>>>>

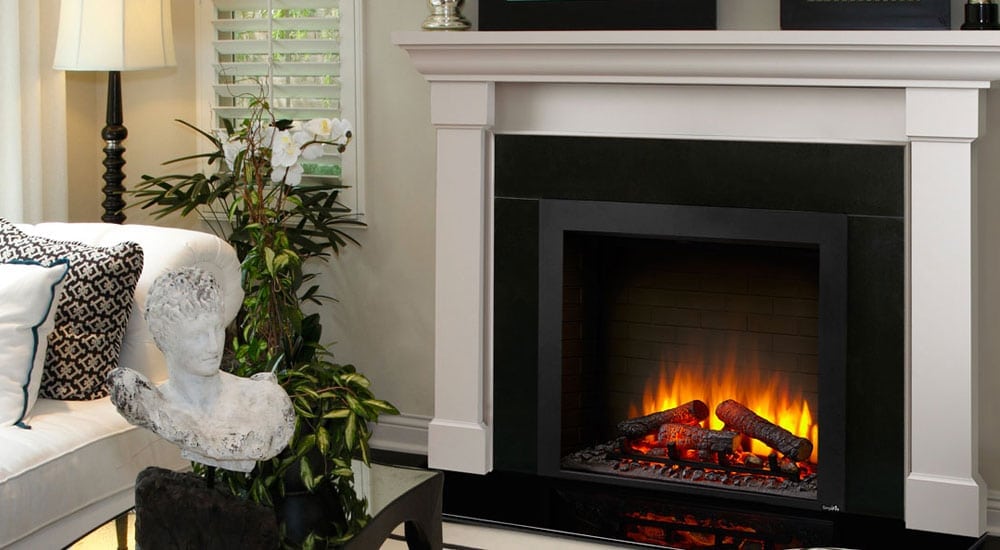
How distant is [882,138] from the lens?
328cm

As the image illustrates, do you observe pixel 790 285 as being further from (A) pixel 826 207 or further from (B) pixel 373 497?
Answer: (B) pixel 373 497

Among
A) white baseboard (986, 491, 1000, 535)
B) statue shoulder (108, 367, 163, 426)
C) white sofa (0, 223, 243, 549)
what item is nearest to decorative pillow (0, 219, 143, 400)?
white sofa (0, 223, 243, 549)

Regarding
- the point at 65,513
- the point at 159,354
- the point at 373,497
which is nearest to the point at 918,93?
the point at 373,497

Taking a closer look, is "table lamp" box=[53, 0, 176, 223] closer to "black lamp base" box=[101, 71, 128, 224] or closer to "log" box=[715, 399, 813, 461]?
"black lamp base" box=[101, 71, 128, 224]

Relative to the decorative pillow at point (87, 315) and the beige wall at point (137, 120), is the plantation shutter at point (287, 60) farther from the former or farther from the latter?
the decorative pillow at point (87, 315)

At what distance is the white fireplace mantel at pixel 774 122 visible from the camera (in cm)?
317

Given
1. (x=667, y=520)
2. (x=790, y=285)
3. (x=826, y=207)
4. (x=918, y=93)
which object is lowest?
(x=667, y=520)

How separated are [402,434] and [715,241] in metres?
1.32

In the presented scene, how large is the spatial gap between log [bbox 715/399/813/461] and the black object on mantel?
4.20ft

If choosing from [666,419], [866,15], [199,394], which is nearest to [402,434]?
[666,419]

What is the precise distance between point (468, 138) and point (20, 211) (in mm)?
1546

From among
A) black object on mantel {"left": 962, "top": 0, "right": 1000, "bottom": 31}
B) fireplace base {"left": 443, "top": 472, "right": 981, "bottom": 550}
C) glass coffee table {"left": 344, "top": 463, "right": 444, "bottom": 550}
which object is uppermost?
black object on mantel {"left": 962, "top": 0, "right": 1000, "bottom": 31}

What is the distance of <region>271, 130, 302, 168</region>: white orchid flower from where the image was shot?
2572mm

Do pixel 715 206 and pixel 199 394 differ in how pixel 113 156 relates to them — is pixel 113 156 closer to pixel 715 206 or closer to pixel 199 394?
pixel 715 206
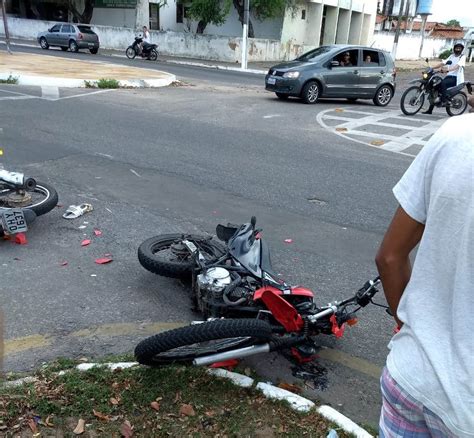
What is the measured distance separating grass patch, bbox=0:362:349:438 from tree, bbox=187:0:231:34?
32588 millimetres

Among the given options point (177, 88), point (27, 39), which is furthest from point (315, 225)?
point (27, 39)

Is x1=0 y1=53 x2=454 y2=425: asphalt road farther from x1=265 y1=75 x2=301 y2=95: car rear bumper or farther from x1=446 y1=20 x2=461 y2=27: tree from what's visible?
x1=446 y1=20 x2=461 y2=27: tree

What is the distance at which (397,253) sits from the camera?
4.75ft

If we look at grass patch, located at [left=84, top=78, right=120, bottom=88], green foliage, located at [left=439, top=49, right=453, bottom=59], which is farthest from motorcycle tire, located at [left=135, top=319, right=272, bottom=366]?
green foliage, located at [left=439, top=49, right=453, bottom=59]

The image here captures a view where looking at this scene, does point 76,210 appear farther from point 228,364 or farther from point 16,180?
point 228,364

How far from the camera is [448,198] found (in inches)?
48.2

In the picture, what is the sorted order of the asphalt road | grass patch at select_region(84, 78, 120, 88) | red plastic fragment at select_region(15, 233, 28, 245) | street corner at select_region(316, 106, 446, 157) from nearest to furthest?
the asphalt road, red plastic fragment at select_region(15, 233, 28, 245), street corner at select_region(316, 106, 446, 157), grass patch at select_region(84, 78, 120, 88)

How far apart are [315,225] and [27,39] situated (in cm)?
4192

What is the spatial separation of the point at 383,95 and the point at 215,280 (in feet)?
47.5

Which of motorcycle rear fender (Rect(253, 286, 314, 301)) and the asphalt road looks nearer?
motorcycle rear fender (Rect(253, 286, 314, 301))

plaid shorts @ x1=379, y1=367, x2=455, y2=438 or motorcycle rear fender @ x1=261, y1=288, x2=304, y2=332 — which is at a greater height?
plaid shorts @ x1=379, y1=367, x2=455, y2=438

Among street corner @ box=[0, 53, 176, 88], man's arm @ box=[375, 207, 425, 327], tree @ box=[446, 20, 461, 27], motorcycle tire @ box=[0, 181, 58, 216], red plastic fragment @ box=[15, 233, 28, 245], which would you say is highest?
tree @ box=[446, 20, 461, 27]

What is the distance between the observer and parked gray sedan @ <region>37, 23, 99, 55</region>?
2948cm

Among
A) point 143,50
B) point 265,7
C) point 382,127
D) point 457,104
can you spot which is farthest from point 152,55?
point 382,127
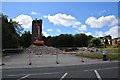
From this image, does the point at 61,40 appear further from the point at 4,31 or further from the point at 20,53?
the point at 20,53

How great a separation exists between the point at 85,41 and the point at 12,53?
127 metres

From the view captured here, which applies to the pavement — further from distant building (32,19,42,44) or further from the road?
distant building (32,19,42,44)

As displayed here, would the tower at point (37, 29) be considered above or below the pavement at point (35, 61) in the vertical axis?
above

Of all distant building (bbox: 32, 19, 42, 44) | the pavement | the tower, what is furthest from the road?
distant building (bbox: 32, 19, 42, 44)

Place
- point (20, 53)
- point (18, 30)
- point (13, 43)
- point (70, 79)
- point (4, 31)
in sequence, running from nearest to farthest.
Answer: point (70, 79) < point (20, 53) < point (4, 31) < point (13, 43) < point (18, 30)

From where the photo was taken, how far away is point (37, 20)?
278ft

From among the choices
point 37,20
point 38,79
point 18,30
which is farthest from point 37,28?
point 38,79

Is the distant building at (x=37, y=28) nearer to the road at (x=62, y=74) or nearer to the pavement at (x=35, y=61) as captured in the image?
the pavement at (x=35, y=61)

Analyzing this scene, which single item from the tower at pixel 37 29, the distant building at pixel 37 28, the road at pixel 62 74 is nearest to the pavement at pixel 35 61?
the road at pixel 62 74

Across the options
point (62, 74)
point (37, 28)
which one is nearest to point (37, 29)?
point (37, 28)

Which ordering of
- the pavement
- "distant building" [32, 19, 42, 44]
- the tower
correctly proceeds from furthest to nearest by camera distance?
"distant building" [32, 19, 42, 44] < the tower < the pavement

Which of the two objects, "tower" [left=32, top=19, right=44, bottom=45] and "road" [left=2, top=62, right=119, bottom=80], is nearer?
"road" [left=2, top=62, right=119, bottom=80]

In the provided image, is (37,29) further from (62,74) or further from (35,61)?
(62,74)

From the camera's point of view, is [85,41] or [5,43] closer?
[5,43]
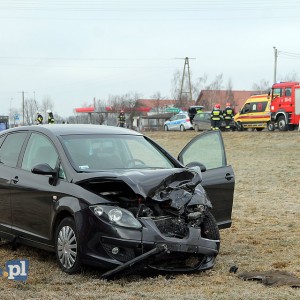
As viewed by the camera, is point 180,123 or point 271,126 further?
point 180,123

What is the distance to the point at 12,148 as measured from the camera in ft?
25.2

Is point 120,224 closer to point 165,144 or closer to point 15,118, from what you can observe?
point 165,144

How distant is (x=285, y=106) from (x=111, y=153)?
26.7 m

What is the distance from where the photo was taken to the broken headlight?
19.3 feet

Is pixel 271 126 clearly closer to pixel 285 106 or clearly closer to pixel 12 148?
pixel 285 106

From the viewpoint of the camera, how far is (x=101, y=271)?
6.25 m

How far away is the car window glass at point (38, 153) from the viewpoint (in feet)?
22.7

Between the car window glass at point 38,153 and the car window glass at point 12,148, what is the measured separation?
7.7 inches

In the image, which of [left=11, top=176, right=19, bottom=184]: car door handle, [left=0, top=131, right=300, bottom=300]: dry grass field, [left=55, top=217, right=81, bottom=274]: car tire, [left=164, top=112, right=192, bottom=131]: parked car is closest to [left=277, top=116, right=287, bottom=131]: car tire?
[left=164, top=112, right=192, bottom=131]: parked car

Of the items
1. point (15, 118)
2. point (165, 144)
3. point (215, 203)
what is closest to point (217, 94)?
point (15, 118)

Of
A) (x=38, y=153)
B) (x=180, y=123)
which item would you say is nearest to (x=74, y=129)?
(x=38, y=153)

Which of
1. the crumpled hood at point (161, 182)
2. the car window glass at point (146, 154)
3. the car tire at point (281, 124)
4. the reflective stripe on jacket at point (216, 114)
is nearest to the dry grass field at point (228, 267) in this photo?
the crumpled hood at point (161, 182)

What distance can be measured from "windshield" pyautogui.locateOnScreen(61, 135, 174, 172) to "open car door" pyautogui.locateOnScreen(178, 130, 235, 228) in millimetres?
470

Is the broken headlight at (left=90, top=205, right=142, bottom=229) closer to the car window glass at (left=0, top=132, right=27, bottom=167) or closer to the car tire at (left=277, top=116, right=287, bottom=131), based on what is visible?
the car window glass at (left=0, top=132, right=27, bottom=167)
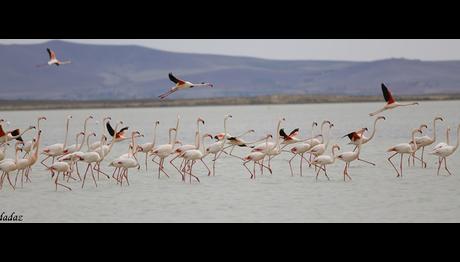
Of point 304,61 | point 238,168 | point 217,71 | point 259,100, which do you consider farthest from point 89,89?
point 238,168

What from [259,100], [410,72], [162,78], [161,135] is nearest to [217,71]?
[162,78]

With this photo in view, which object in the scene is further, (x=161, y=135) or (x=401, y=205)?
(x=161, y=135)

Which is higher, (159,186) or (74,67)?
(74,67)

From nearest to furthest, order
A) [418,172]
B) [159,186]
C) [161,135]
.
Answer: [159,186] < [418,172] < [161,135]

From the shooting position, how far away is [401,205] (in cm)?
906

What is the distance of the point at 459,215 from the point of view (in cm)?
843

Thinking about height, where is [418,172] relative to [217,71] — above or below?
below

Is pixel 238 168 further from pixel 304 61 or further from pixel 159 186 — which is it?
pixel 304 61

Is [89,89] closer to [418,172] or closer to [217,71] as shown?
[217,71]

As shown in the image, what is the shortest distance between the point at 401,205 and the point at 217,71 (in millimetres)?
135227

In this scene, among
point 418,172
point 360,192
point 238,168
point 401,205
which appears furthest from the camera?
point 238,168

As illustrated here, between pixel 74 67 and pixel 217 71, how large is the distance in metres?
29.3
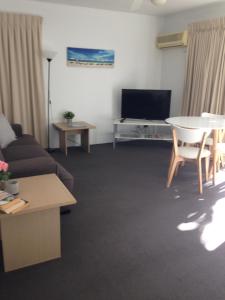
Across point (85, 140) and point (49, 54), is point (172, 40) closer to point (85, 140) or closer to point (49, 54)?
point (49, 54)

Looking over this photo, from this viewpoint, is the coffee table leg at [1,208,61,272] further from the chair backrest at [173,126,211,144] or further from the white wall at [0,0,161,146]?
the white wall at [0,0,161,146]

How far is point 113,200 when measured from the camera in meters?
3.16

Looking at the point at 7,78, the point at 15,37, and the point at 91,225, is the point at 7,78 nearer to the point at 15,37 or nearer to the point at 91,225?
the point at 15,37

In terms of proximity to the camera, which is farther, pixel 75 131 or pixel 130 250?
pixel 75 131

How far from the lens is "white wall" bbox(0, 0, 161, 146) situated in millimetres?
4695

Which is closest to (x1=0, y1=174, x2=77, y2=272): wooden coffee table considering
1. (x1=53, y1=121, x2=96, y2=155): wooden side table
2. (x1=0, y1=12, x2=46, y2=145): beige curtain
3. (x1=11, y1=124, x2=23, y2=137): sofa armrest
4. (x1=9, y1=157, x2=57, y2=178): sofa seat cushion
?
(x1=9, y1=157, x2=57, y2=178): sofa seat cushion

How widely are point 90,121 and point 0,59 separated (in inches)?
78.6

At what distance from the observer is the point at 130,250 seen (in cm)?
225

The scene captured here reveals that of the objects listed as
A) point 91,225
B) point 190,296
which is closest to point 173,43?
point 91,225

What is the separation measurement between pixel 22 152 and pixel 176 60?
3.82 meters

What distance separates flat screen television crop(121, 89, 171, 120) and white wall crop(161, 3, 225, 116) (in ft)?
1.58

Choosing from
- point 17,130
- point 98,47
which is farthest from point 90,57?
point 17,130

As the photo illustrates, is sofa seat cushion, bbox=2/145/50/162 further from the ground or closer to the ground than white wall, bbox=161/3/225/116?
closer to the ground

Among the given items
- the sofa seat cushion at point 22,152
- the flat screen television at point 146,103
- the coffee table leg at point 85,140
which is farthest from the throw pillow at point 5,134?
the flat screen television at point 146,103
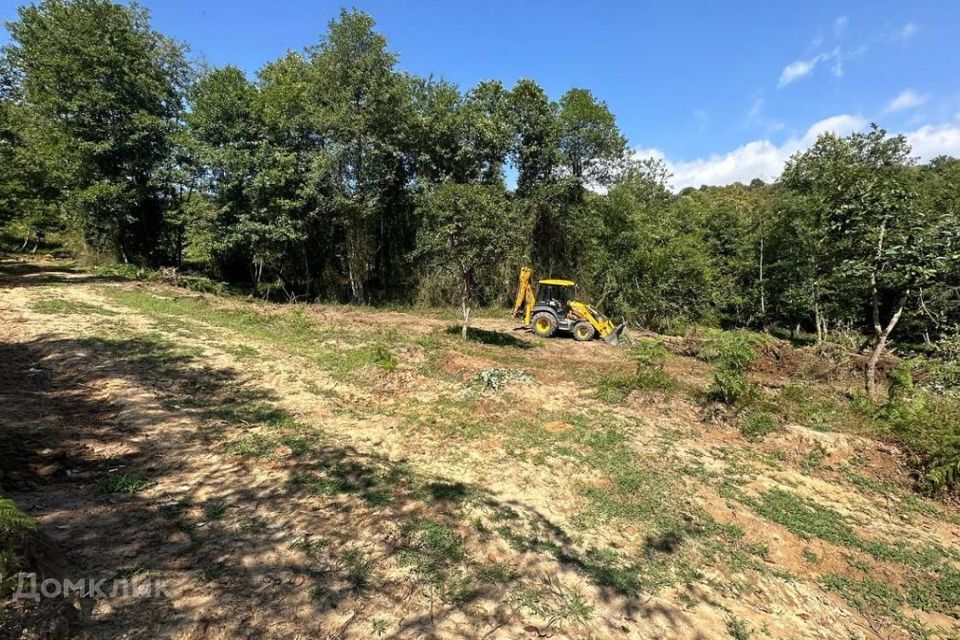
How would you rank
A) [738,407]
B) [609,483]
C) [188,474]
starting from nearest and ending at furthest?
[188,474], [609,483], [738,407]

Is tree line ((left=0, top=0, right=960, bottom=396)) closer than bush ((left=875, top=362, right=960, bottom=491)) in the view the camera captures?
No

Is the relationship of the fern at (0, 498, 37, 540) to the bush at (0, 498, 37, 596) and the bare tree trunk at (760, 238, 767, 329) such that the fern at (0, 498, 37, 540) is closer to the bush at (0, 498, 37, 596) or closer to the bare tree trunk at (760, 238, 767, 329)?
the bush at (0, 498, 37, 596)

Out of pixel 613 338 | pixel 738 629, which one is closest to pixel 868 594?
pixel 738 629

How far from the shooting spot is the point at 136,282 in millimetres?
16453

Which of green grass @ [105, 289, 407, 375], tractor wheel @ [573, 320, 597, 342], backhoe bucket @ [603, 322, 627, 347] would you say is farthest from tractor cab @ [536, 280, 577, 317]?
green grass @ [105, 289, 407, 375]

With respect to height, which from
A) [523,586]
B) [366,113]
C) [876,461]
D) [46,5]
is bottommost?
[523,586]

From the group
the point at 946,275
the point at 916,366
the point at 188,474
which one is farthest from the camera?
the point at 916,366

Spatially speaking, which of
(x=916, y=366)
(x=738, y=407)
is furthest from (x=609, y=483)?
(x=916, y=366)

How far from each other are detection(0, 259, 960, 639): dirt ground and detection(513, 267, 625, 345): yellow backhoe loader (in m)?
5.75

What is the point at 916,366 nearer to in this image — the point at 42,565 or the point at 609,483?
the point at 609,483

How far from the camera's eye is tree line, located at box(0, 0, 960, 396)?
1536 centimetres

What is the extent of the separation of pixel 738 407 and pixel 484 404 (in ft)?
14.2

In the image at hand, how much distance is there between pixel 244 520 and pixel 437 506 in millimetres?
1780

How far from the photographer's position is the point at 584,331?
561 inches
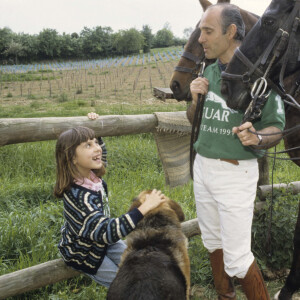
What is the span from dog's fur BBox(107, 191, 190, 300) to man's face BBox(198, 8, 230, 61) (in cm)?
113

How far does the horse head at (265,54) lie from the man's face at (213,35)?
13 centimetres

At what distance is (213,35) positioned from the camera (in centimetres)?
212

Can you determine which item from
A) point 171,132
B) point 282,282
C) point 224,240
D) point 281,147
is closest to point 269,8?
point 224,240

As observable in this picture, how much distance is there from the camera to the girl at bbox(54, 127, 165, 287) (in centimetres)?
205

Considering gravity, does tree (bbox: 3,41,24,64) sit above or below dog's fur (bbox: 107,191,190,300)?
below

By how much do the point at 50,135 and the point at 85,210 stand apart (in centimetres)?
125

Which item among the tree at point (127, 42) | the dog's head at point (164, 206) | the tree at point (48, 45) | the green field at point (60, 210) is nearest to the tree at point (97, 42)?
the tree at point (127, 42)

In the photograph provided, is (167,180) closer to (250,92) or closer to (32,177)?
(32,177)

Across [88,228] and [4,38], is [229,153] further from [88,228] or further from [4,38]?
[4,38]

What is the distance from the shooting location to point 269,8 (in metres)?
2.15

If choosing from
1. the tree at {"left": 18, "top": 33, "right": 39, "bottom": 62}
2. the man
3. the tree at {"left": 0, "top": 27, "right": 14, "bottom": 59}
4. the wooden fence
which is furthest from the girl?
the tree at {"left": 18, "top": 33, "right": 39, "bottom": 62}

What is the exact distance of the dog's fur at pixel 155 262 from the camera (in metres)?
1.78

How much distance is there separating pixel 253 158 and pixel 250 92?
43 cm

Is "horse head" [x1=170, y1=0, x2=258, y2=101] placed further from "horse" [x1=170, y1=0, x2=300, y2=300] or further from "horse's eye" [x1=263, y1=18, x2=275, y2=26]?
"horse's eye" [x1=263, y1=18, x2=275, y2=26]
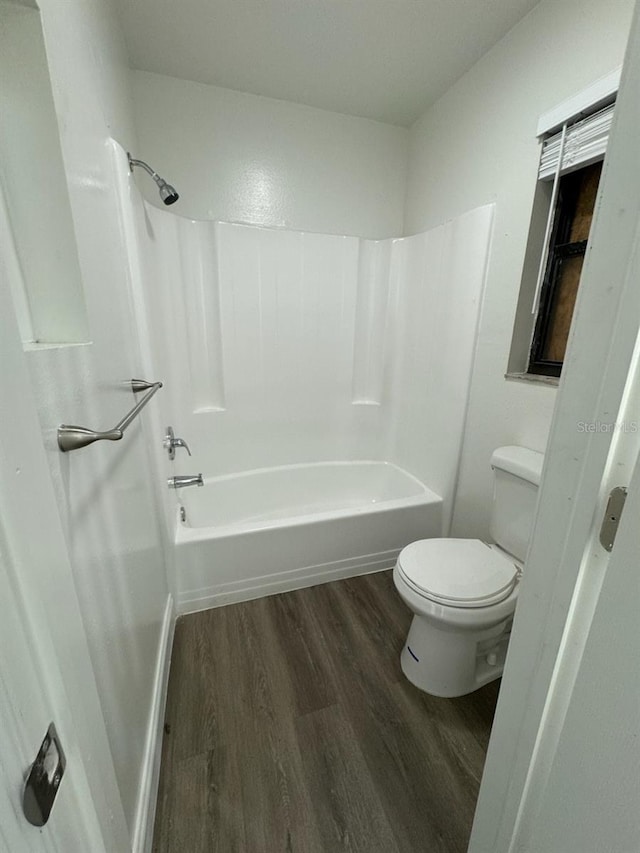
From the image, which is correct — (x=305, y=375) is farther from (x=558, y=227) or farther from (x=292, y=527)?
(x=558, y=227)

<<<<

Set problem — Retype verbatim only the lines beginning with the line that contains "What is the exact" and ending with the last line of the listing above; pictures are to be excluded.

Solution —
What is the exact distance of the dog's fur at pixel 155 262 from the camera (in metres)?
1.78

How much distance is there separating pixel 253 158 and pixel 250 92?
43 cm

Is "horse head" [x1=170, y1=0, x2=258, y2=101] placed further from "horse" [x1=170, y1=0, x2=300, y2=300] or further from "horse's eye" [x1=263, y1=18, x2=275, y2=26]?
"horse's eye" [x1=263, y1=18, x2=275, y2=26]
From the image, which is correct — (x=305, y=375) is farther from (x=558, y=227) or farther from (x=292, y=527)?
(x=558, y=227)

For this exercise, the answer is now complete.